**Document**
----------

Selon de nombreux chercheurs et responsables associatifs, quinze jours sont largement insuffisants pour un véritable brassage social. Vous allez essayer cette durée, mais la promesse risque de tourner au fiasco.

De nombreuses organisations de jeunesse sont inquiètes et n'adhèrent pas au volet obligatoire du dispositif. Et la phase ultérieure, optionnelle, correspond au service civique, dont vous devriez plutôt renforcer les moyens.

Je suis surpris que vous lanciez pour demain une opération pour toute une classe d'âge de 800 000 jeunes, dans un tel flou, et que le Parlement en soit tenu à l'écart. Le Gouvernement avait même refusé de nous donner le rapport du général Menaouine. Nous sommes dans un grand flou. Comment inciterez-vous les jeunes qui seront réfractaires ? La ministre des armées déclarait que le SNU ne serait pas obligatoire, elle a été contredite... Vous allez dépenser un « pognon de dingue » pour peu de chose alors que le service civique peut monter en puissance.

Vous envisagez, pour la deuxième phase volontaire, un accueil potentiel chez les pompiers, mais il faudra encadrer 800 000 jeunes, et non 2 000 ! Ce sera très compliqué. Quel sera le statut de ces jeunes ? Seront-ils indemnisés, en plus d'être habillés ?

Nous aurions aimé le dépôt d'un projet de loi sur les bureaux du Parlement afin de mieux connaître ce projet.

Debut de section - PermalienPhoto de Eric Jeansannetas

La Creuse fait partie des départements testant le SNU. L'ensemble du personnel de l'Éducation nationale est mobilisé pour réussir cette opération test, car nous avons une obligation de réussite. Ces quinze jours doivent avoir un contenu, sinon il nous sera difficile de convaincre une classe d'âge.

Nous débattrons lors du projet de loi de finances de la montée en puissance du SNU, mais les quatre millions d'euros envisagés pour la phase test seront-ils pris au détriment d'autres programmes de la mission « Jeunesse » ?

Debut de section - Permalien
Gabriel Attal, secrétaire d'État

Je n'oppose pas le SNU aux colonies de vacances ni au service civique, qui sont aussi des outils de brassage social et de cohésion territoriale. Le SNU n'a pas vocation à être l'alpha et l'oméga de notre investissement, mais c'est une pierre supplémentaire, d'ampleur. Il y a un continuum entre l'école - et je pense notamment à l'enseignement moral et civique, à la sensibilisation à l'engagement - et les colonies de vacances. J'ai échangé avec de nombreux acteurs sur leur déclin, dû à différents facteurs : un soutien financier réservé aux catégories populaires au travers des aides de la caisse d'allocations familiales, au détriment des classes moyennes, ce dont se sont plaints de nombreux gilets jaunes et d'autres citoyens durant le grand débat national ; certaines collectivités ont concentré leurs financements sur l'accueil de jour et les centres aérés ; et une raison sociologique, avec la multiplication des familles recomposées - les vacances sont partagées entre les deux parents. Ce déclin des colonies de vacances est préjudiciable à la cohésion, et je travaille avec Jean-Michel Blanquer qu'elles puissent rebondir.

----------

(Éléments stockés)
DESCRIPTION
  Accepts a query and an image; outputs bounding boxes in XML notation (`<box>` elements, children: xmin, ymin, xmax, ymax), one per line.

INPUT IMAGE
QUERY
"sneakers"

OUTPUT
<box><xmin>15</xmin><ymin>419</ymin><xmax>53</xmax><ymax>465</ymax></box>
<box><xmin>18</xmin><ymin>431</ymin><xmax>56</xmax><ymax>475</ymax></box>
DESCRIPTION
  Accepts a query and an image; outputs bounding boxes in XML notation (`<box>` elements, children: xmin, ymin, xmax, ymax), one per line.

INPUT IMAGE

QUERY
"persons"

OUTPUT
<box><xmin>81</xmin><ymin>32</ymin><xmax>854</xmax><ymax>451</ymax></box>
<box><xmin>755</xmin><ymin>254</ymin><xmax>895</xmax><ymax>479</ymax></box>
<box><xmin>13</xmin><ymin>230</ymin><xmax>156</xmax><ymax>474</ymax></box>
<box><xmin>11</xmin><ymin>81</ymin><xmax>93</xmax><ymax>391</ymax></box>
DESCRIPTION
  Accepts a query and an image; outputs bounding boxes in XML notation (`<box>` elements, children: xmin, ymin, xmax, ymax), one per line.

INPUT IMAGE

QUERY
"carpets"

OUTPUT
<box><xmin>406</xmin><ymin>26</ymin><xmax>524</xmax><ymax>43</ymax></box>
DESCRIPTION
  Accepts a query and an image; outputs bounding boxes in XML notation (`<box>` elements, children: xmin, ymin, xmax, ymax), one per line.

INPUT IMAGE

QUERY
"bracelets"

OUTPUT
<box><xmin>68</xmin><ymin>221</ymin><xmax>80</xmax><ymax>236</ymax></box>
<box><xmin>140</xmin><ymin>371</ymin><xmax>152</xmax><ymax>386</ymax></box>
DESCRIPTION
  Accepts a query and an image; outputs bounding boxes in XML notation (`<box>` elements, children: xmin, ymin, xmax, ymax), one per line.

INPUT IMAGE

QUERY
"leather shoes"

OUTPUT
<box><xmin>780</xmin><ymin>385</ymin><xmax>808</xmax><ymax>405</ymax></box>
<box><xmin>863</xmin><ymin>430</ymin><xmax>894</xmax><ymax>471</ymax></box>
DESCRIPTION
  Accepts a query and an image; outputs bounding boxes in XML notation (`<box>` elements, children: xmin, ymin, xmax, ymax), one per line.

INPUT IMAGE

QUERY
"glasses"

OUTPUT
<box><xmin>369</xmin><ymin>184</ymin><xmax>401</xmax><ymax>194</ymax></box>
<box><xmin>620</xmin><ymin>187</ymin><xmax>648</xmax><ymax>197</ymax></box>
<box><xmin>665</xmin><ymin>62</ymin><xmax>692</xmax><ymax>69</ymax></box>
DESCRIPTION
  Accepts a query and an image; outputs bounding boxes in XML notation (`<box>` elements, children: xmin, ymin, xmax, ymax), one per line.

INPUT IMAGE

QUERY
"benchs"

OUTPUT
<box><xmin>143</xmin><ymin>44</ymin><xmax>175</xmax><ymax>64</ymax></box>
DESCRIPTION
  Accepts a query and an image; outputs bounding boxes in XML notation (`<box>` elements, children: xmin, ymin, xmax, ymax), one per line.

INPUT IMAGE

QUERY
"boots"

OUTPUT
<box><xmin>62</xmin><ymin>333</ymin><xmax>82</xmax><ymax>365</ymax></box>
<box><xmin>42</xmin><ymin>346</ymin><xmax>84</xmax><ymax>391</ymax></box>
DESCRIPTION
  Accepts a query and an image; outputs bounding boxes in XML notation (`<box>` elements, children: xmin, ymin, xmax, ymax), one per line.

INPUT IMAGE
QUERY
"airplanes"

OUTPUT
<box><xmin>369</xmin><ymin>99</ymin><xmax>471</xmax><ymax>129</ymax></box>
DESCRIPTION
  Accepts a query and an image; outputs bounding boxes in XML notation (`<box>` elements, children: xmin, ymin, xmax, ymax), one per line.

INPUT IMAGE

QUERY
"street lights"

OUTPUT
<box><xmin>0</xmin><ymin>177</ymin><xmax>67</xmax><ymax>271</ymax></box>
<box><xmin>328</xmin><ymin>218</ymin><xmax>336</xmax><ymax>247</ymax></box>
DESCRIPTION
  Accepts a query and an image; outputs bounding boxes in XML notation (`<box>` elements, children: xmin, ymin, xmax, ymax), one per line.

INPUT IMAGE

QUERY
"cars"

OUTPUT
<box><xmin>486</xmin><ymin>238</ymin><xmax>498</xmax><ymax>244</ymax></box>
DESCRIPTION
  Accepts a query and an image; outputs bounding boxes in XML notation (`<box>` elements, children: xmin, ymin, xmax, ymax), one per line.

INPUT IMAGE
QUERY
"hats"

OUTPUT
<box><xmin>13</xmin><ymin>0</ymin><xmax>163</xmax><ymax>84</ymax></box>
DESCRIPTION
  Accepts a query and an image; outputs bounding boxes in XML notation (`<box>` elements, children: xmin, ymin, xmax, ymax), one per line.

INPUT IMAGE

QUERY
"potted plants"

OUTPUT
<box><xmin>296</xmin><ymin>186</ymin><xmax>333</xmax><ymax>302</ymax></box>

----------

**Exercice écrit A**
D'après le débat sur le SNU, quelle somme est envisagée pour la phase test du dispositif ?
**Exercice écrit B**
Expliquez, à l'aide du débat sur le SNU, pourquoi les colonies de vacances ont décliné.
**Exercice écrit C**
Rédigez la suite du débat sur le SNU à partir de sa dernière phrase.
Le listing n'est pas utile ici.

**Réponse attendue A**
Quatre millions d'euros.

**Réponse attendue B**
Le soutien financier de la caisse d'allocations familiales est réservé aux catégories populaires, au détriment des classes moyennes, et certaines collectivités ont concentré leurs financements sur l'accueil de jour et les centres aérés. S'y ajoute une raison sociologique : avec la multiplication des familles recomposées, les vacances sont partagées entre les deux parents.

**Réponse attendue C**
Le budget du service civique a augmenté de 50 millions d'euros en 2019, ce qui montre notre engagement et notre volonté de poursuivre son évolution. Le SNU lève les freins à l'engagement, et il faudra augmenter les moyens du service civique.

La phase volontaire d'engagement du service national universel s'appuie sur des dispositifs existants, tels que le service civique, les pompiers volontaires, le bénévolat dans une association, etc. Le service civique est un formidable outil d'insertion pour les jeunes. Toutefois, la montée en puissance ne dépend pas uniquement de critères budgétaires ou quantitatifs, mais également de critères qualitatifs concernant les missions, afin que l'expérience soit réussie et que les jeunes aient le sentiment d'avoir été utiles. La non-substitution au travail est un autre critère important, qui a déjà donné lieu à des retraits d'agréments. Nous devons continuer à agir en ce sens.

Monsieur Todeschini, je vous remercie d'avoir évoqué le service militaire volontaire (SMV) et le service militaire adapté (SMA). J'ai pu constater moi-même la grande utilité de cet outil pour l'avenir professionnel de jeunes volontaires, lors de mes déplacements en Guyane - pour le SMA - et à Brétigny-sur-Orge pour le SMV.

Cela étant, si j'arrivais aujourd'hui avec un projet de loi sur le service national universel et sur sa montée en puissance, je pourrais entendre vos critiques s'agissant de la difficulté à se lancer de but en blanc dans un projet d'une telle ampleur. Or la phase pilote, dite de préfiguration, nous permet justement d'être pragmatiques, économes dans nos moyens, et d'évaluer les besoins avant d'engager ces 800 000 jeunes. Cette phase conditionnera beaucoup de choses, car à l'issue de celle-ci, nous prendrons un certain nombre de décisions.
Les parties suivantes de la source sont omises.